_Given problem_:
Write the next part of the post about entering the microfiction contest, picking up right after its last sentence.
-- Begin Text shown --
Around September of 2019, I saw that NYC Midnight was gearing up for their next contest: the Microfiction Challenge. Microfiction is very difficult to write because the story can be no longer than 250 words. This sounds simple, but a writer must create a story, characters, a problem, and a solution of sorts in 250 words or less while still being entertaining. It's actually quite hard. To add to the difficulty, this challenge asked that writers only have 24 hours to write their piece and submit it. So, of course, I said "Okay. Imma do it."

I had the lucky opportunity to take a micro fiction class while in college, and I had quite an enjoyable time. My professor was an amazing writer, my classmates were amazing writers, and we all were able to create some fantastic pieces together. Due to these memories, I figured this contest would bring with it some fun and nostalgia, and I figured it would help give me something to do while the husband is overseas once more.

My first round assignment was this: write a horror story in which someone swallows a pill and include the word "prestigious." It was difficult, to say the least, especially since I had about 4 different ideas swirling around my head, but I finally chose a piece and submitted it. My part was now done, and it was in God's hands. Well, after waiting about a month and a half, the first round results were posted, and I was both amazed and delighted to find out I had made it past the first round, placing in the top 10 within my division.
-- End Text shown --
-- Begin Stored rows --
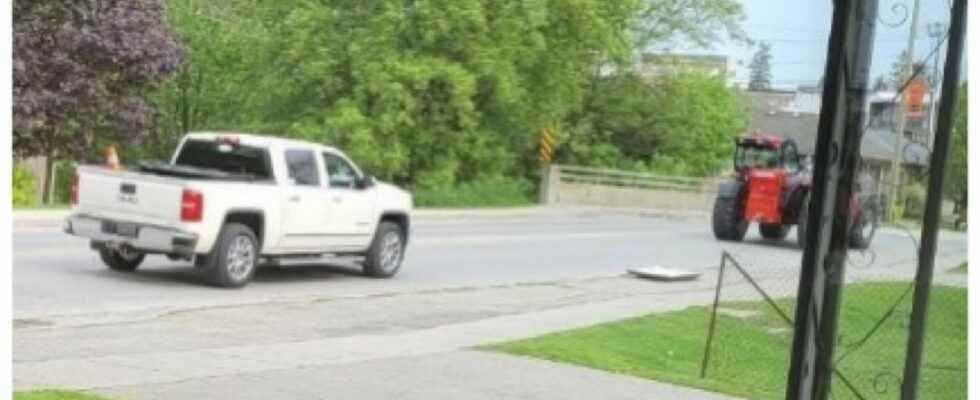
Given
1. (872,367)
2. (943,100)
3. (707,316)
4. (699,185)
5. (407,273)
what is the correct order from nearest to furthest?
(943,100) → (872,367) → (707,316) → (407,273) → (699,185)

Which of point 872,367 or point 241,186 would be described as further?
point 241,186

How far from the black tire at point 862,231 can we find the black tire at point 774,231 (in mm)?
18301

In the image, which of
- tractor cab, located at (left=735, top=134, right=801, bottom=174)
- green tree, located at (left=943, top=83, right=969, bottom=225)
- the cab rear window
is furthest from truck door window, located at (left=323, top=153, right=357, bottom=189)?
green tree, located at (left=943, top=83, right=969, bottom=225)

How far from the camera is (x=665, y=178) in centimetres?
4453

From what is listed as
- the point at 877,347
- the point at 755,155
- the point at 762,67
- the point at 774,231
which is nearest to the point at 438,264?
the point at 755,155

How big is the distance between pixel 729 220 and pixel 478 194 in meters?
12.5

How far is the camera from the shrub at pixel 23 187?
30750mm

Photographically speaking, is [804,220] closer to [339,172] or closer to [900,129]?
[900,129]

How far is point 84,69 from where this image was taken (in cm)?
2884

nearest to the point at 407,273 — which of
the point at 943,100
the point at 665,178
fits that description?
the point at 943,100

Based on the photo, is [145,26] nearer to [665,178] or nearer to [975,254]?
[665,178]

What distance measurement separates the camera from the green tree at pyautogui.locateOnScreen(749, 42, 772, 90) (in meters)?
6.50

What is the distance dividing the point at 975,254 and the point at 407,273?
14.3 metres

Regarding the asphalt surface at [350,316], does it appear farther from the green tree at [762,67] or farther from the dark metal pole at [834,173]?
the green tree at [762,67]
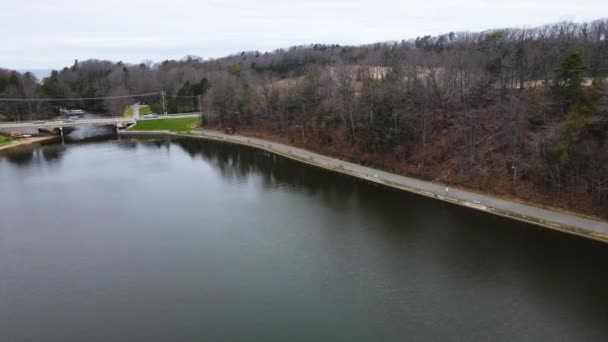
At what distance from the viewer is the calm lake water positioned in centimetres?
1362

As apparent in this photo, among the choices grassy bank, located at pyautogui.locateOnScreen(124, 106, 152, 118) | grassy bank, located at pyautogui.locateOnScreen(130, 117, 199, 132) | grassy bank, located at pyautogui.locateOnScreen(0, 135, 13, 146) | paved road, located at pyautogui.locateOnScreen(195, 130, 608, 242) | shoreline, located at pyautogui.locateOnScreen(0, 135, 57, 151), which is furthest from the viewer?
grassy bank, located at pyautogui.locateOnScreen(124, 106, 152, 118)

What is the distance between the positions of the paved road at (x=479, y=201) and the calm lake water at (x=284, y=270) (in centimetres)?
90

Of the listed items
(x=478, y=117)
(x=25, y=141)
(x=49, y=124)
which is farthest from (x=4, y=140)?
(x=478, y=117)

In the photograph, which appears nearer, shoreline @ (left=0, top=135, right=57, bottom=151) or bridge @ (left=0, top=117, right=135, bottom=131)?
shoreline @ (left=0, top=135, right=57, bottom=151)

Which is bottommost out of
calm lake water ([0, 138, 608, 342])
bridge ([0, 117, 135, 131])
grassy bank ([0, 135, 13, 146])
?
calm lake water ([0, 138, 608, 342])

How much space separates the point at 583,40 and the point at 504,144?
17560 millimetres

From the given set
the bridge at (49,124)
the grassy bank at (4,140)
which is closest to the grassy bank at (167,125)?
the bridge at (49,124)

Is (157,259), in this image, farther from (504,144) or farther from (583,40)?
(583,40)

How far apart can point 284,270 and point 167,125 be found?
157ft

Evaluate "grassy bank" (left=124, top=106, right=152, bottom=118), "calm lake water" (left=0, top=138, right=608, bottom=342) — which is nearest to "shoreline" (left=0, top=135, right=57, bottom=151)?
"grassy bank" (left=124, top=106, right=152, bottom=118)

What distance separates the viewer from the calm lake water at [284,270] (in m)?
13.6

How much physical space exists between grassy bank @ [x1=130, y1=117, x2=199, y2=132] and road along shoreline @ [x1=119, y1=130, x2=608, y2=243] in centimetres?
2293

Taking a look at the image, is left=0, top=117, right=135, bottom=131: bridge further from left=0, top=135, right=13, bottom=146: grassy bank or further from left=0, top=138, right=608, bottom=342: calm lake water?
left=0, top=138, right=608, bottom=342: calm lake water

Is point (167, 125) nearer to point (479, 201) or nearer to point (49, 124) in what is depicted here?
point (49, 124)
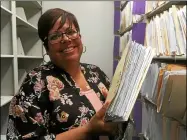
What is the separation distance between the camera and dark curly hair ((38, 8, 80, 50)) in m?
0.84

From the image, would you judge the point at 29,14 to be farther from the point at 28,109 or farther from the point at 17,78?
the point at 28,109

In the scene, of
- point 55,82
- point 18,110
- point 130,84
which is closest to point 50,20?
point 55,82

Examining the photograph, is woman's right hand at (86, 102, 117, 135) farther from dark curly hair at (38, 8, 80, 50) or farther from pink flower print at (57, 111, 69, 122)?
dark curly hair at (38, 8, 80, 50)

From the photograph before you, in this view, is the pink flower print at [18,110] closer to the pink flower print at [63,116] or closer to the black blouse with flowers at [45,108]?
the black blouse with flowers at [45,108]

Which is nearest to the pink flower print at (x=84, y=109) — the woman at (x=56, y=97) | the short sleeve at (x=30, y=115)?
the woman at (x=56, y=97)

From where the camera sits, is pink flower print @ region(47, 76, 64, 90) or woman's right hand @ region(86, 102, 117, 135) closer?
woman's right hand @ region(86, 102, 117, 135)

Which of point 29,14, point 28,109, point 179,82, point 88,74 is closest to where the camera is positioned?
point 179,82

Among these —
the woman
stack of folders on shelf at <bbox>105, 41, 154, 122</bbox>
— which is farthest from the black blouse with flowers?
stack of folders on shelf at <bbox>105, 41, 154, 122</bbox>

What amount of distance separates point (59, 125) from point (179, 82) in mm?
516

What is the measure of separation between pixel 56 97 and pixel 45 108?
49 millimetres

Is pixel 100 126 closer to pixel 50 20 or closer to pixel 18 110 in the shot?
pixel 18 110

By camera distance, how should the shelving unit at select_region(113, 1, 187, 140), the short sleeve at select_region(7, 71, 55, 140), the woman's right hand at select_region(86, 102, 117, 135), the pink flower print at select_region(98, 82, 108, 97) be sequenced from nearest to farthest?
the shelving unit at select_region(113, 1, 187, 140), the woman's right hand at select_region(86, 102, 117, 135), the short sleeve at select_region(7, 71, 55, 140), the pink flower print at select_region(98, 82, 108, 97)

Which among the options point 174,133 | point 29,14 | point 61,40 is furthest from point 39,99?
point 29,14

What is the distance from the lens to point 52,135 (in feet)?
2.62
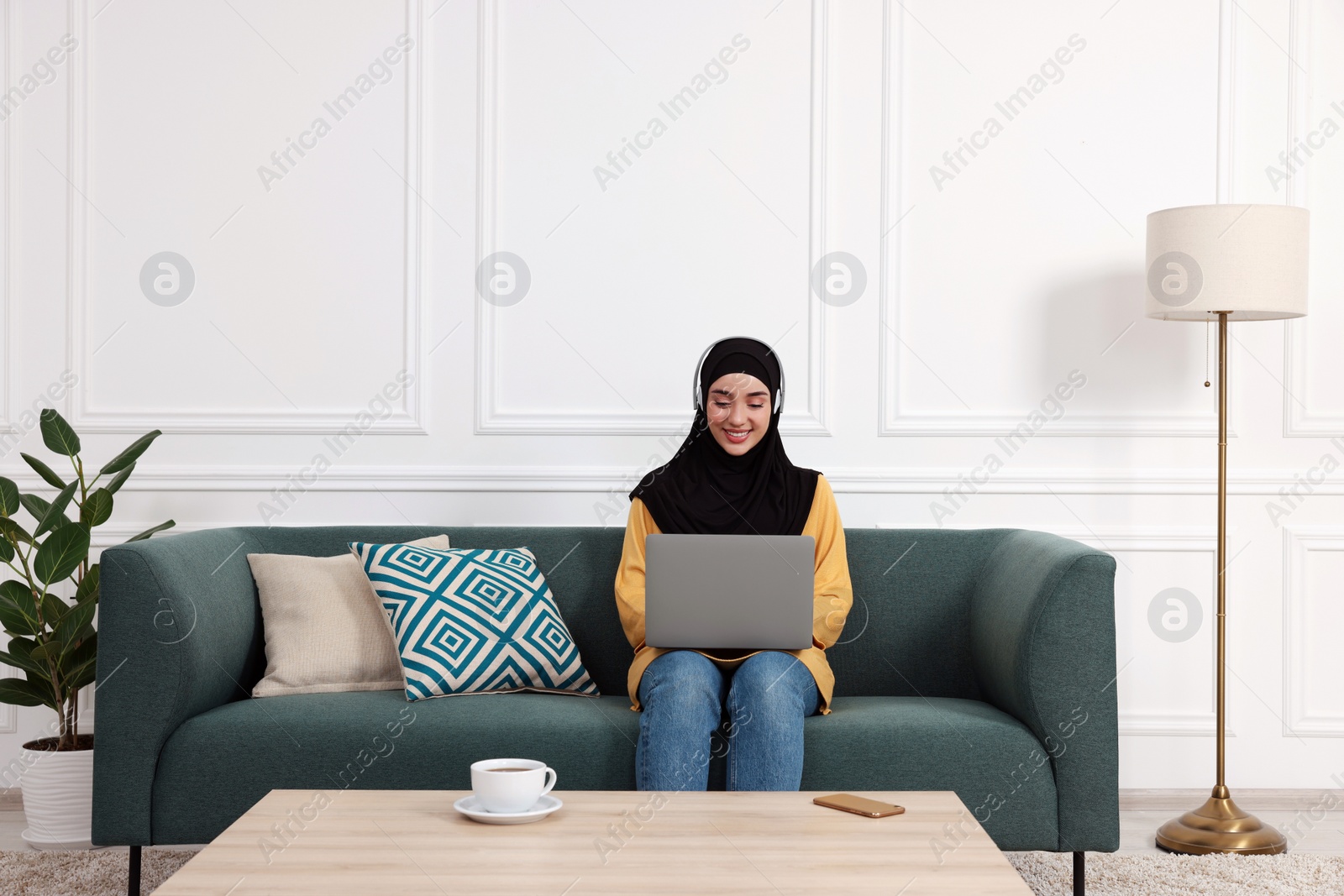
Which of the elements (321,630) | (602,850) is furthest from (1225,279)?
-- End Stored rows --
_Task response_:
I have since written and submitted my second round submission, but I would like to share my first round submission here. I highly recommend any writer check out NYC Midnight (not an ad) and their competitions as they are fun, exciting, and challenging! I also believe that, even if you don't win the competition, you still win by trying something new and putting yourself out there. Any chance to improve and hone your skills should always be attempted, even if it's scary and hard.

Now, I present my first round piece.


Your eyes open sluggishly, looking around the room in a stupor as you breathe shallow breaths. You try to think of the last time you felt like yourself, truly yourself, but the haze in your mind is too thick, and you find yourself drifting back under its ministrations. Lobbing your head to the right, you focus your attention on the window beside you, forcing yourself to concentrate on anything that will keep you from its embrace. You cannot live in the haze.

As you try to stand, finding little strength left in this shell of a body you inhabit, the door opens. A woman who prided herself on being prim, proper, and prestigious walks through the door, a smile gracing her perfectly made-up face.

“It’s eleven! Time to take your pill,” she sings as she saunters over to you. She holds the small tablet between her fingers, expecting you to open your mouth. When you don’t, her fingers push past your lips, forcing the pill into your mouth which she then covers forcefully while also pinching your nose, ignoring your muffled cries.

“The doctors don’t believe you’re sick, sweetheart. We need to show them you are,” your wife whispers in a sickly-sweet yet baleful tone, forcing the bitter pill to pass down your throat as you cry. After a minute or so, she releases you and walks out the door.

It shuts, leaving you in silence. Your head lulls back, the pill taking effect, and you wish for deliverance.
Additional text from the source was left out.